Marcelo Figueras
Hace treinta años atrás era sábado. Sábado 10 de diciembre. La mujer -una señora maciza, de sonrisa fácil y debilidad por el spray fijador del cabello- salió muy temprano por la mañana. Iba a hacer compras. La gente que va a hacer compras un sábado o domingo tan temprano no es cualquier gente, es gente organizada, responsable y generosa, que sacrifica su descanso del fin de semana para que a nadie le falte nada al levantarse.
Pero esa mañana algo se interpuso entre la señora Azucena y las medialunas. Un grupo de hombres armados. Que la golpearon, la cargaron en un auto y la secuestraron. Se la llevaron a la ESMA, la Escuela de Mecánica de la Armada. Cuatro o cinco días después del secuestro la drogaron, la metieron en un avión y la arrojaron desde lo alto al Río de la Plata.
Azucena Villaflor fue una de las fundadoras de las Madres de Plaza de Mayo. Dicen que era "una líder natural". Ella fue una de las catorce originales, que el 30 de abril de 1977 dieron la primera de tantas vueltas alrededor de la Pirámide en reclamo por las vidas de sus hijos.
Para acabar con esas catorce amas de casa, con esas catorce madres y las que se les fueron sumando tantas como hijos desaparecidos, la Armada argentina concibió un operativo de inteligencia. Envió a uno de los suyos, un oficial llamado Alfredo Astiz, a infiltrarse en el grupo. Una tarde de octubre de 1977 -quizás el mismísimo Día de la Madre, como sugirió ayer en Clarín el periodista Enrique Arrosagaray-, se aproximó a Azucena a la salida de la misa. Dijo llamarse Gustavo Niño (la elección del alias es casi el summum de la perversidad: ¿qué madre que ha perdido a su hijo se resistirá el clamor de un Niño?) y estar penando por el secuestro de su hermano; su madre no lo había acompañado esa tarde porque estaba -eso dijo- postrada por el dolor.

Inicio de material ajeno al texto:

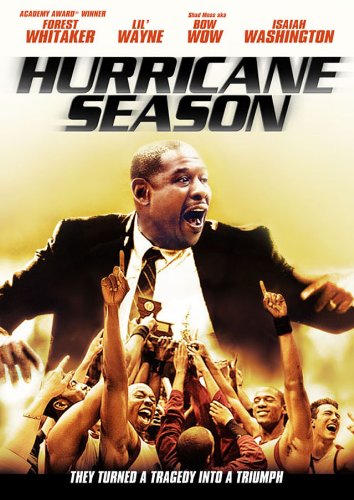 Hurricane Season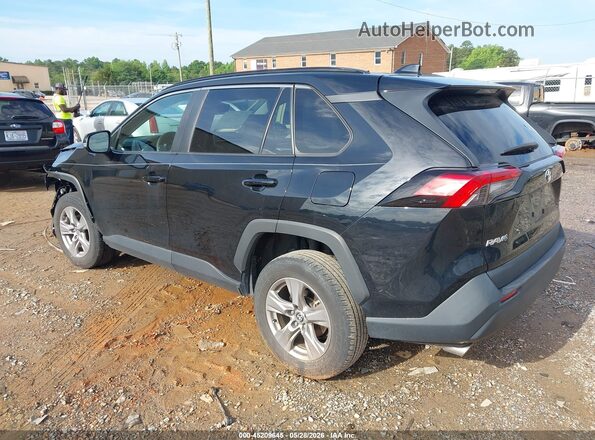 2T3W1RFV8PC251936 2023 TOYOTA RAV4 Black 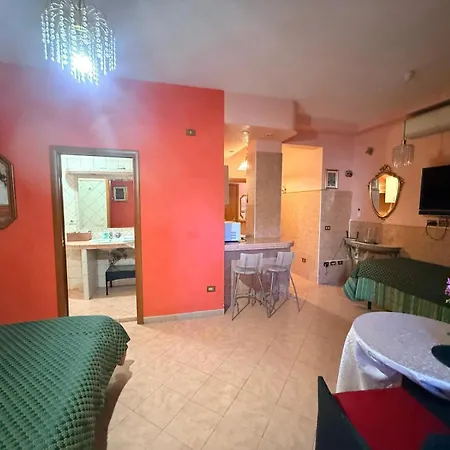 Oliveri Viale Marconi Rom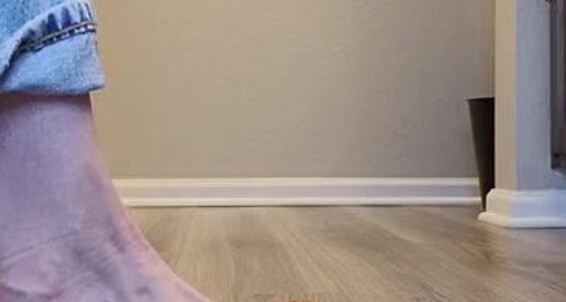 Megan Fletcher, Video: My I Sweetsoleprincess Made Aka You Was Giant Mess Fletcher Oops Feet With But Wish Onlyfans Megan A Do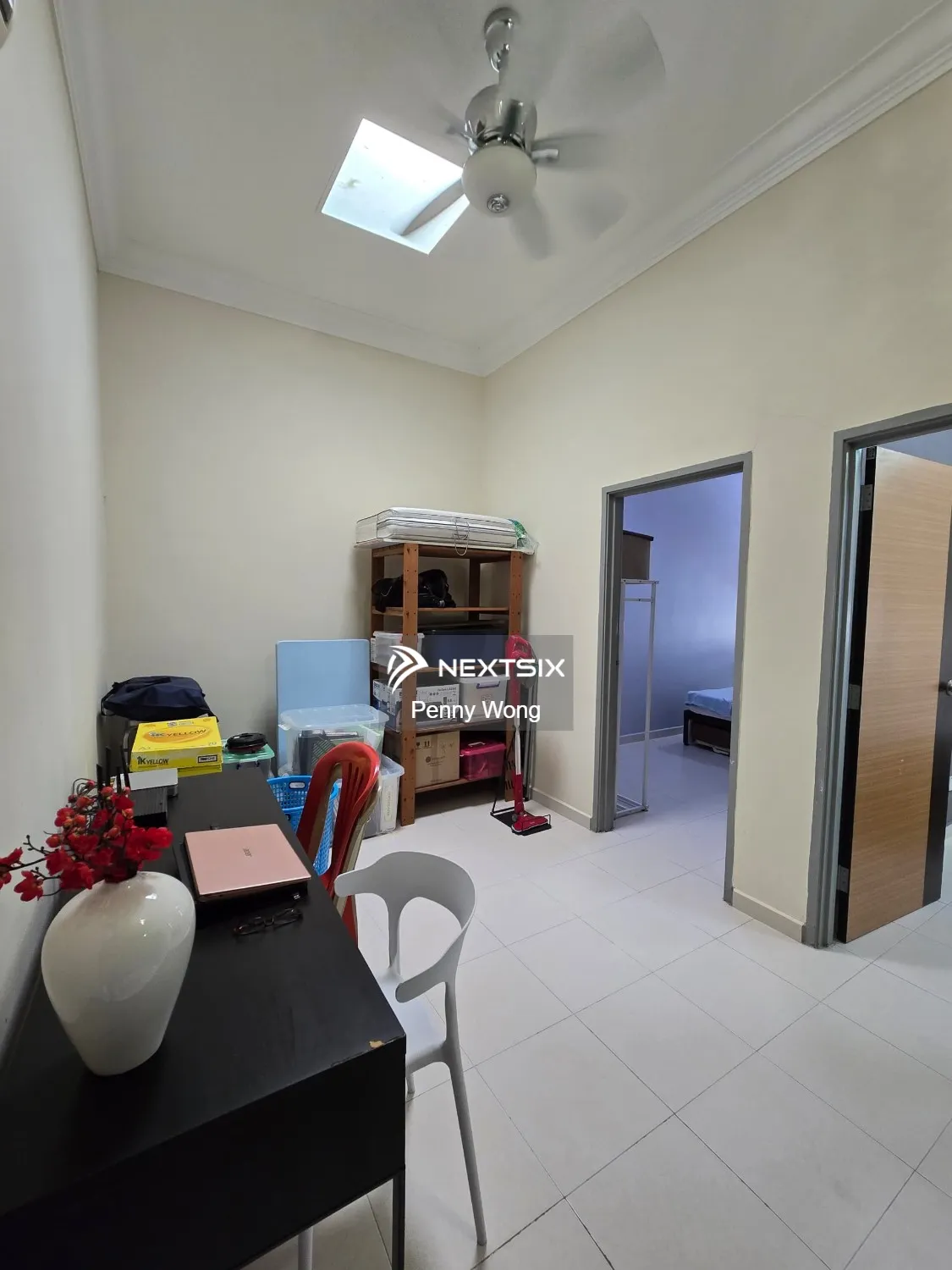 2-sty Terrace/Link House For Sale in Johor Bahru Johor - Image 11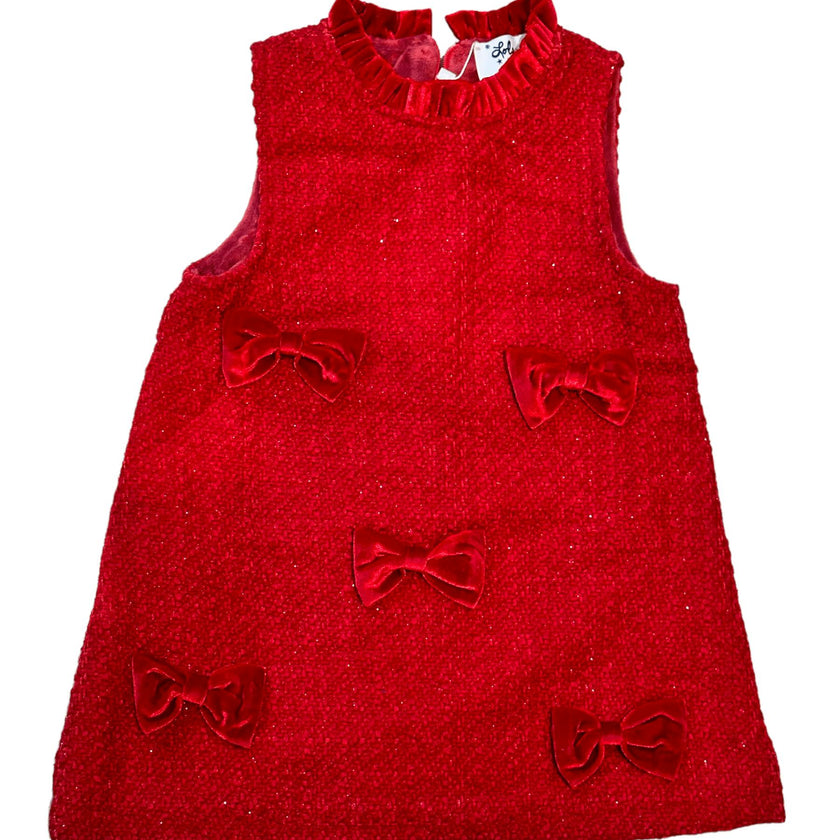 Valentina Dress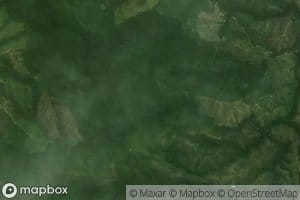 Quebrada El Agualita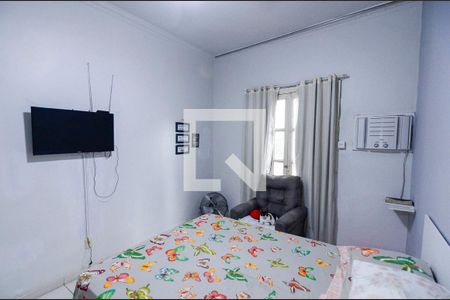 Quarto 1 de apartamento à venda com 2 quartos, 59m² em Cidade Nova, Rio de Janeiro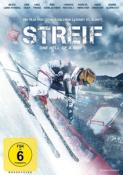 Streif, 1 DVD - dvd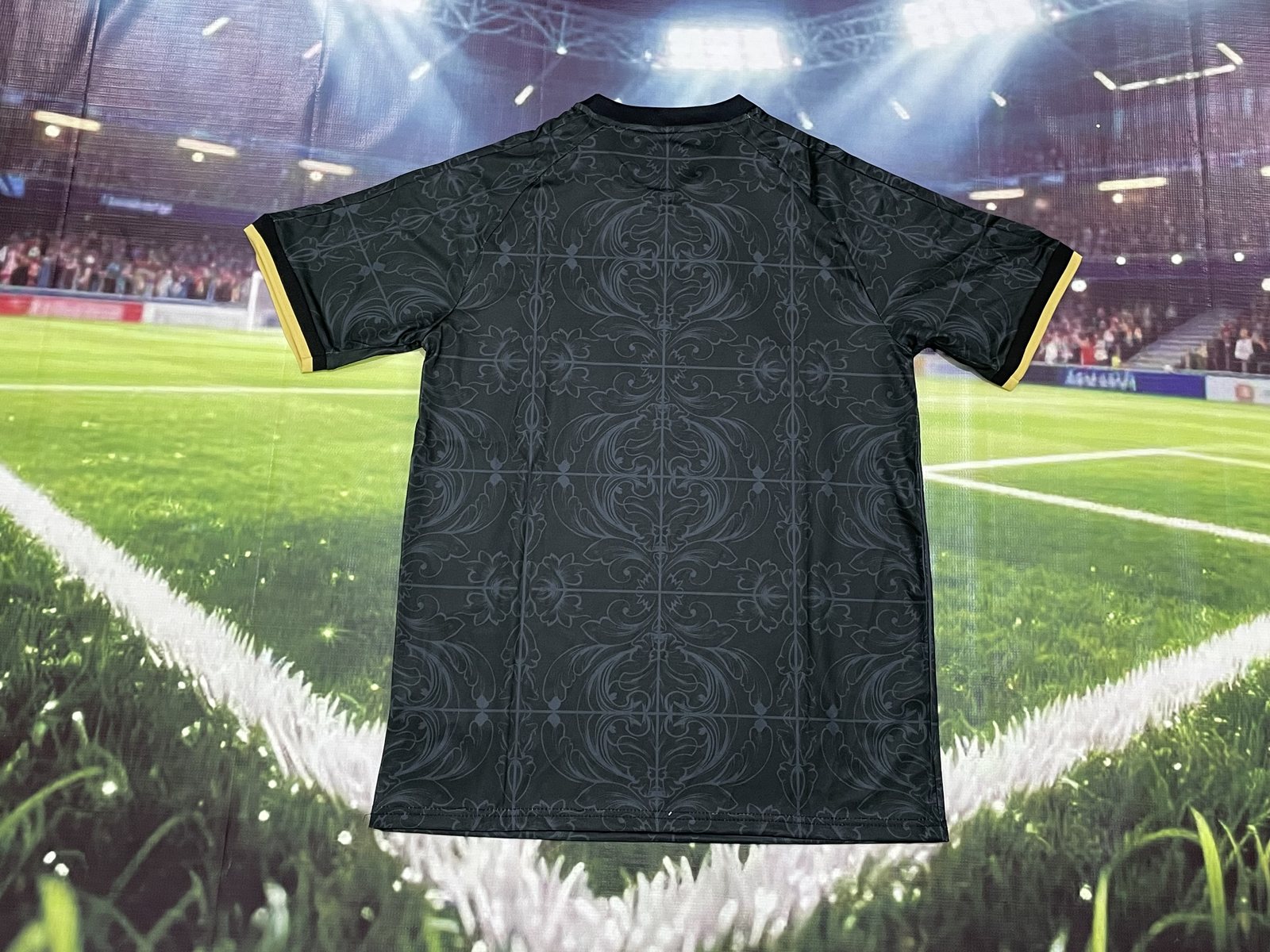 2026-27 Portugal Special Edition Jersey - Fan Edition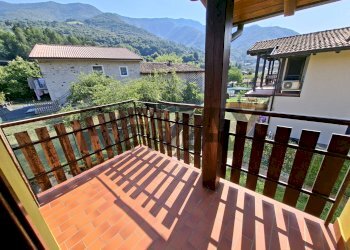Balcone - Semi-detached house via tironega
 
38, Endine Gaiano - photo 31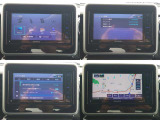 【マツダコネクト】ラジオ・テレビ/Bluetoothオーディオ、その他アプリケーションなどの機能で楽しむことができます。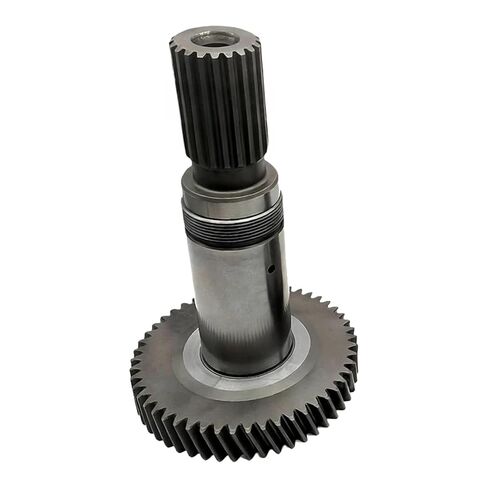 A8VO107 T20-T51 Drive Shaft Plunger Oil Pump | Counter shaft T51 in Kuwait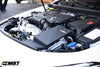 MST Performance Induction Kit for A35 A250 CLA250 Mercedes-MST Induction Kits-carbonizeduk
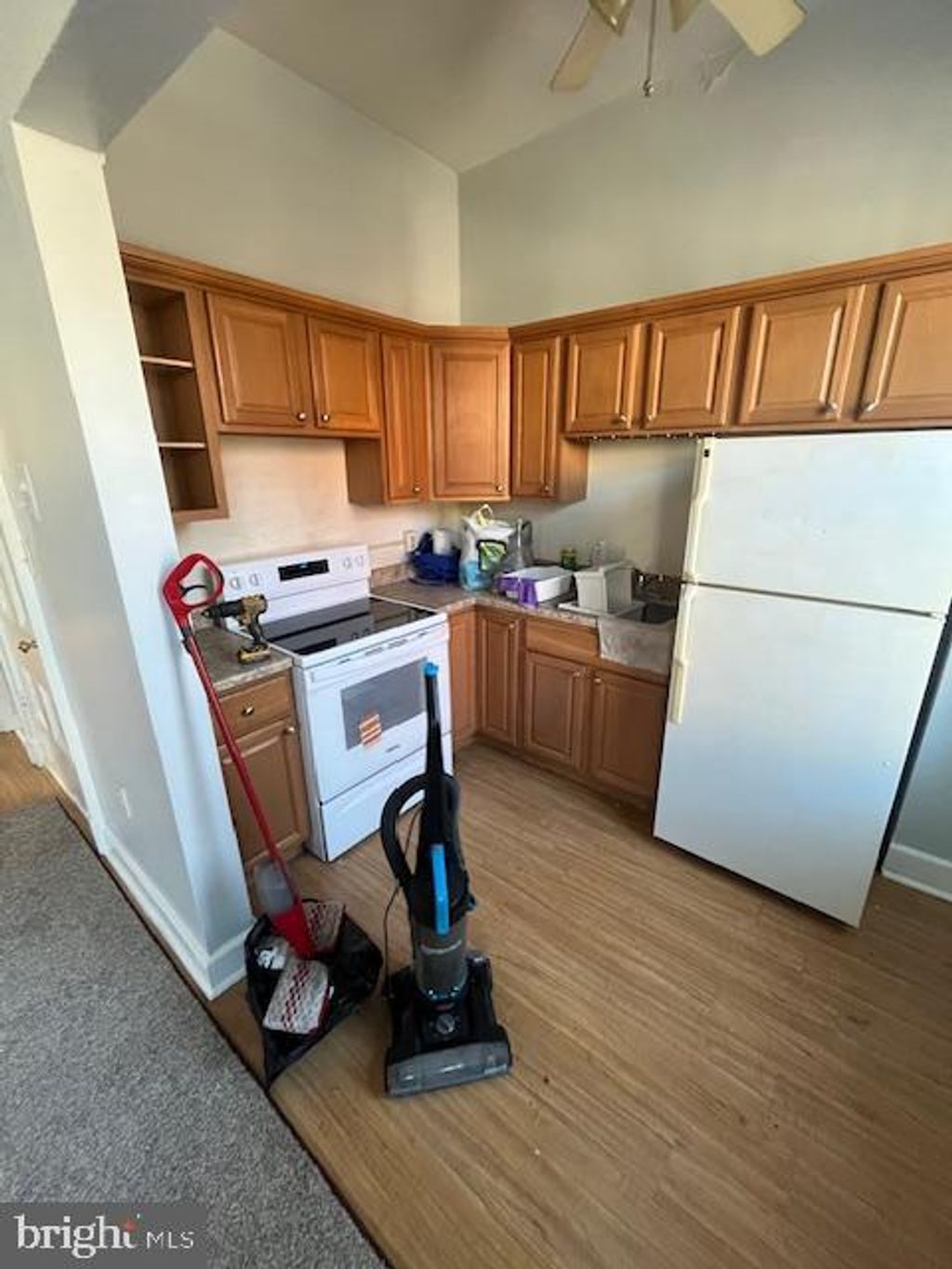 Photo of 35 W Main Street #2F, MECHANICSBURG, PA 17055 (MLS # PACB2050700)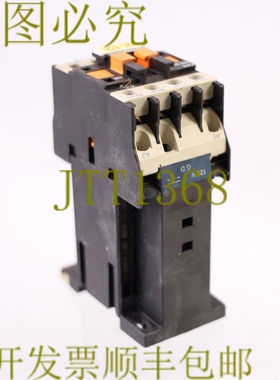 原装供应TELEMECANIQUE CA3 DN22 CA3DN22 GD 125V 直流线圈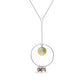 Collar Orion - Spark Silver Jewelry
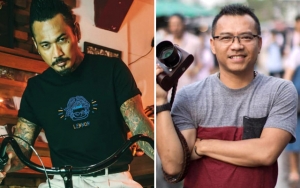 Jerinx SID 'Semprot' Anang Soal RUU Permusikan, Sindir Jadi DPR Cuma Buat Cari Makan 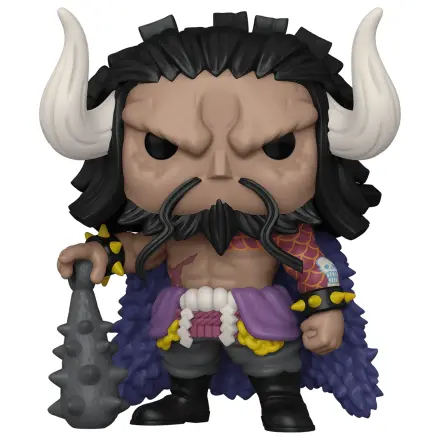 One Piece Super Sized POP! Figurka winylowa Kaido 15 cm zdjęcie produktu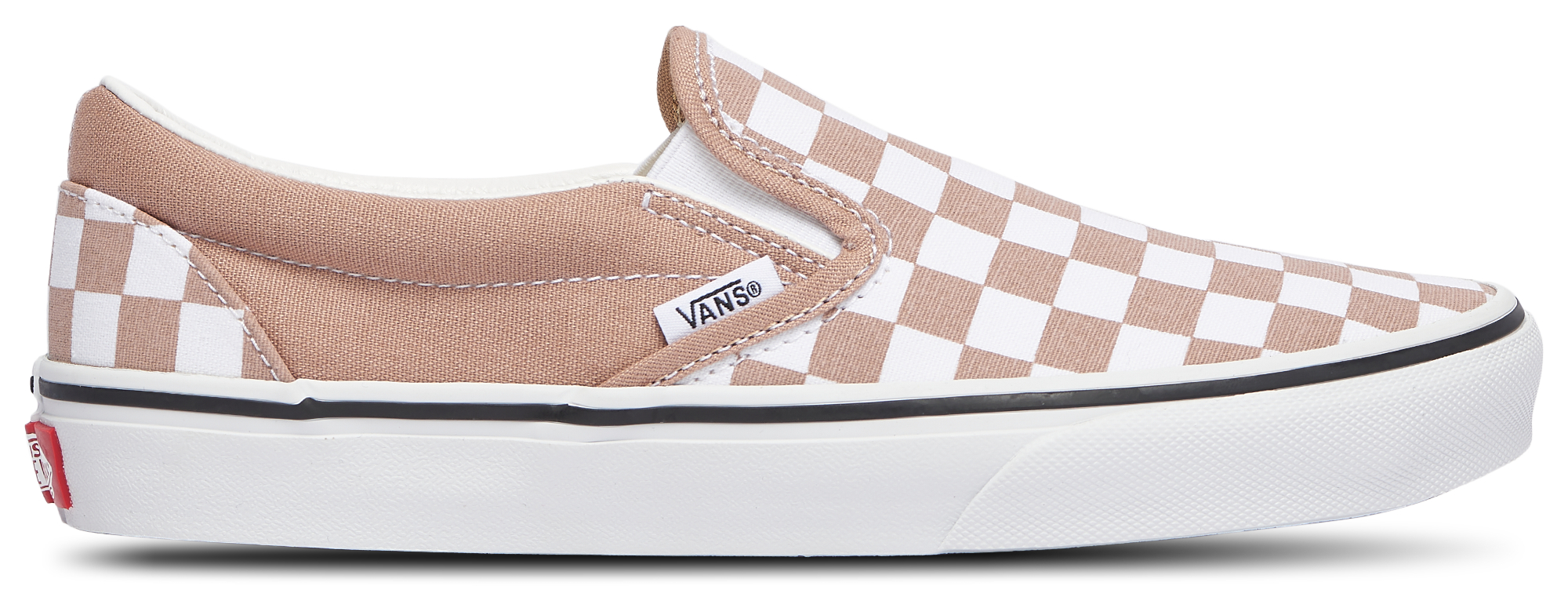 Vans Classic Slip-On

Ese hombre, cuya educación y cuyo sueldo habían pagado durante años todos los argentinos para que protegiese sus mares, hizo lo indecible para ganarse el afecto de Azucena, esa mujer manca de hijo. Arrosagaray dice que hay testigos que lo recuerdan tomándola del brazo en alguna caminata. Una vez que obtuvo la información que consideraba necesaria, se convirtió en partícipe necesario de su secuestro, tortura y muerte.
Hoy se cumplen treinta años de aquella traición, a la que Judas mismo no se habría atrevido. Treinta años del comienzo del fin de Azucena Villaflor, aquella señora gordita y tozuda que quería recuperar a su hijo Néstor.
Tan tozuda era Azucena, que no se detuvo ni siquiera muerta. Sus restos terminaron encallando en la costa. Fueron enterrados como NN, pero ni siquiera expuestos a la desintegración natural se dieron por vencidos. Cuando se los exhumó, le dieron a la gente del Equipo Argentino de Antropología Forense la información suficiente para que pudiesen identificarla. Reducida a huesos, a jirones, a casi nada, Azucena Villaflor se alzó igual de entre los muertos para decirle a Astiz, a la dictadura, a la sociedad argentina: yo acuso.